Cassazione civile, sez. II, 25 settembre 2018, n. 22728

Fatto

1. – G.C. convenne dinanzi al Giudice di Pace di Ravenna la società “Animali Amici” di M.T. & C. s.a.s..
Premettendo di aver acquistato il 6/2/2007 dalla società convenuta un cane di razza “Pinscher” che successivamente era risultato affetto da grave cardiopatia congenita, chiese la condanna della medesima alla parziale restituzione del prezzo e al risarcimento del danno.
Il Giudice di pace rigettò la domanda attorea, con sentenza che fu confermata in appello dal Tribunale di Ravenna.
Secondo il Tribunale, l’attore aveva acquisito certezza della sussistenza della grave patologia dell’animale il 2/1/2008 (giorno in cui era stato eseguito sullo stesso un esame TAC), cosicché la denuncia del vizio effettuata con lettera raccomandata spedita l’11/1/2008 e pervenuta al destinatario il 16/1/2008 risultava tardiva, essendo stata posta in essere oltre il termine decadenziale di otto giorni previsto dall’art. 1495 c.c., e non essendo applicabile alla fattispecie la disciplina del codice del consumo.

2. – Avverso la sentenza di appello ha proposto ricorso per cassazione G.C. sulla base di due motivi.
La società Animali Amici di M.T. & C. s.a.s. ha resistito con controricorso.
Entrambe le parti hanno depositato memoria.

Compito assegnato 1
Secondo la sentenza, quale termine di decadenza prevede l'art. 1495 c.c. per la denuncia del vizio?
Compito assegnato 2
Riporta senza modifiche il passo della sentenza che comincia con "Il Giudice di" e finisce con "resistito con controricorso.".

Record del dataset
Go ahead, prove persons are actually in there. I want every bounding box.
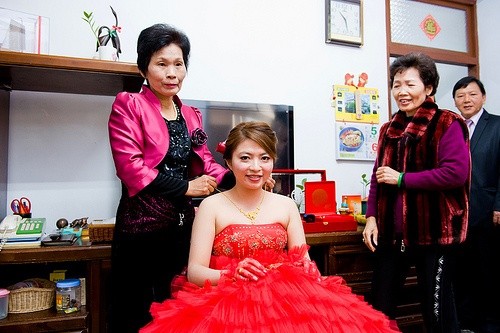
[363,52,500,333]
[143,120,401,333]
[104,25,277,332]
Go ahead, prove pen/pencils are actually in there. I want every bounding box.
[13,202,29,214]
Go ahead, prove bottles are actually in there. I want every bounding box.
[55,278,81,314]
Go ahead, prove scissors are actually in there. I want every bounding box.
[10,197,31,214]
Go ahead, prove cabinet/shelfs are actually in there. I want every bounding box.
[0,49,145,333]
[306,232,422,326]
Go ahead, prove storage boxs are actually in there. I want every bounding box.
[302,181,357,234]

---

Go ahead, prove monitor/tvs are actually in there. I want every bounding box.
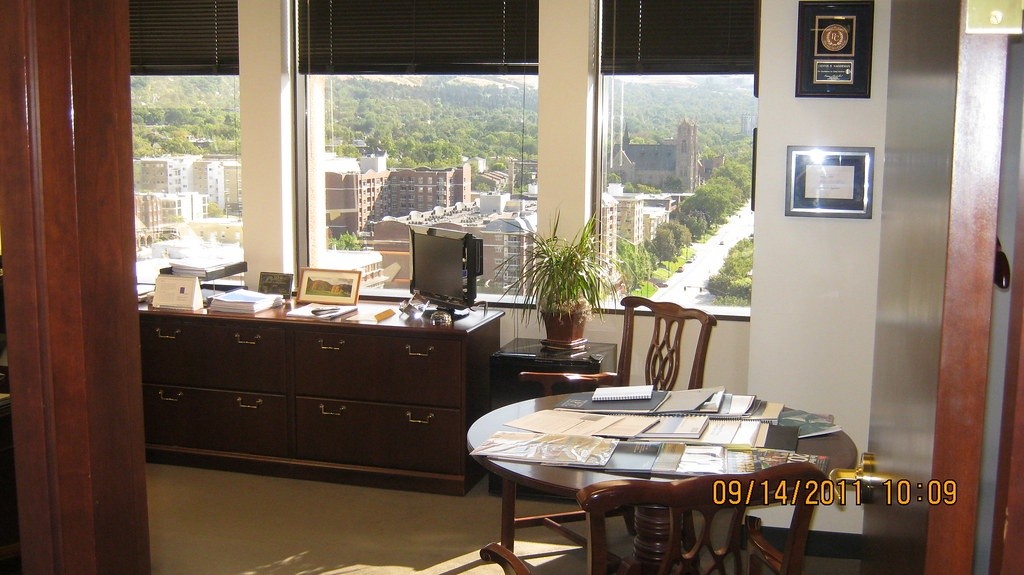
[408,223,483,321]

==

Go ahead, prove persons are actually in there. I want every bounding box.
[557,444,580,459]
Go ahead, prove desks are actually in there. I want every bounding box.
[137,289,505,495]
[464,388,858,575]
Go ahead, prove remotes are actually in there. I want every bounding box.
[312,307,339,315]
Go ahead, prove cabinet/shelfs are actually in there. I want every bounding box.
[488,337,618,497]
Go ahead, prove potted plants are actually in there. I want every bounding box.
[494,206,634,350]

Risultato finale 1
Un termine di otto giorni.

Risultato finale 2
Il Giudice di pace rigettò la domanda attorea, con sentenza che fu confermata in appello dal Tribunale di Ravenna.
Secondo il Tribunale, l’attore aveva acquisito certezza della sussistenza della grave patologia dell’animale il 2/1/2008 (giorno in cui era stato eseguito sullo stesso un esame TAC), cosicché la denuncia del vizio effettuata con lettera raccomandata spedita l’11/1/2008 e pervenuta al destinatario il 16/1/2008 risultava tardiva, essendo stata posta in essere oltre il termine decadenziale di otto giorni previsto dall’art. 1495 c.c., e non essendo applicabile alla fattispecie la disciplina del codice del consumo.

2. – Avverso la sentenza di appello ha proposto ricorso per cassazione G.C. sulla base di due motivi.
La società Animali Amici di M.T. & C. s.a.s. ha resistito con controricorso.